• DIRECTIVE:
Express the part of the records that opens with the line containing "With nearest first" and closes with the line containing "the distant building at (76,35) →", both lines included, as a JSON list of strings with one string per line and blank lines omitted.

• GIVEN ENTRIES:
-=-=-

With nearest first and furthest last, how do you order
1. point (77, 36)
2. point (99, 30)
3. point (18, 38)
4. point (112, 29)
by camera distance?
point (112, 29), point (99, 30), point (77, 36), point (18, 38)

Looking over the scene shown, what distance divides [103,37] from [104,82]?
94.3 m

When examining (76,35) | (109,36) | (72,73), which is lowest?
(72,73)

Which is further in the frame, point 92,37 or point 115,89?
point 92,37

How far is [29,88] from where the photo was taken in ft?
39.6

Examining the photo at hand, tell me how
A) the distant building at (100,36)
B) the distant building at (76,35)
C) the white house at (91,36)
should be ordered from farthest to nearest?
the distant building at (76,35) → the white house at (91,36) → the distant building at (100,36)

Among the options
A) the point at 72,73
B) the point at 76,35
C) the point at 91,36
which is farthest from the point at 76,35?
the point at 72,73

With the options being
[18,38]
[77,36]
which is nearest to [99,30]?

-=-=-

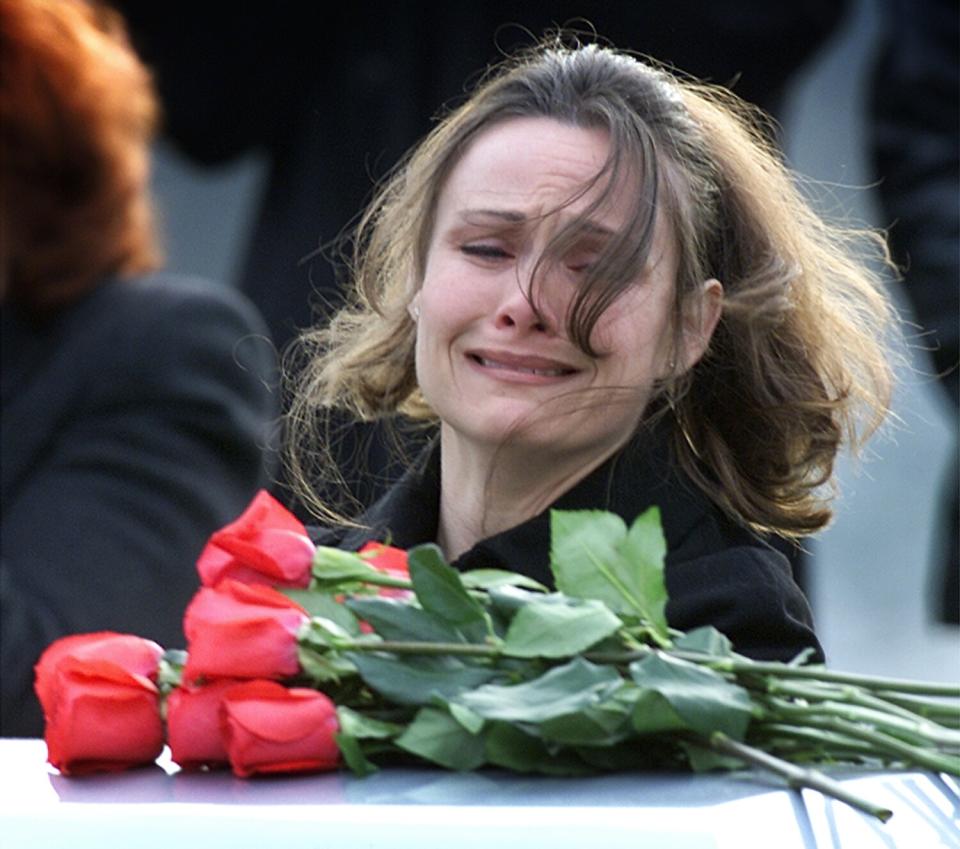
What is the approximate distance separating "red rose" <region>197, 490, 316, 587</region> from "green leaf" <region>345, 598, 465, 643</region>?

-=-=-

• PROBLEM SOLUTION:
[
  "With nearest first and furthest last, how do you order",
  "1. point (77, 36)",
  "2. point (99, 30)",
  "3. point (18, 38)",
  "4. point (112, 29)",
  "by camera distance?",
  "point (112, 29), point (99, 30), point (77, 36), point (18, 38)",
  "Looking over the scene shown, what distance divides [103,37] from [104,82]?",
  "94.3 m",
  "When examining (76,35) | (109,36) | (72,73), which is lowest?",
  "(72,73)",
  "Which is further in the frame, point 92,37 or point 115,89?",
  "point 92,37",
  "How far is [29,88] from where the photo was taken in ft?",
  "39.6",
  "Examining the photo at hand, tell me how",
  "A) the distant building at (100,36)",
  "B) the distant building at (76,35)",
  "C) the white house at (91,36)",
  "should be ordered from farthest to nearest?",
  "the distant building at (76,35) → the white house at (91,36) → the distant building at (100,36)"
]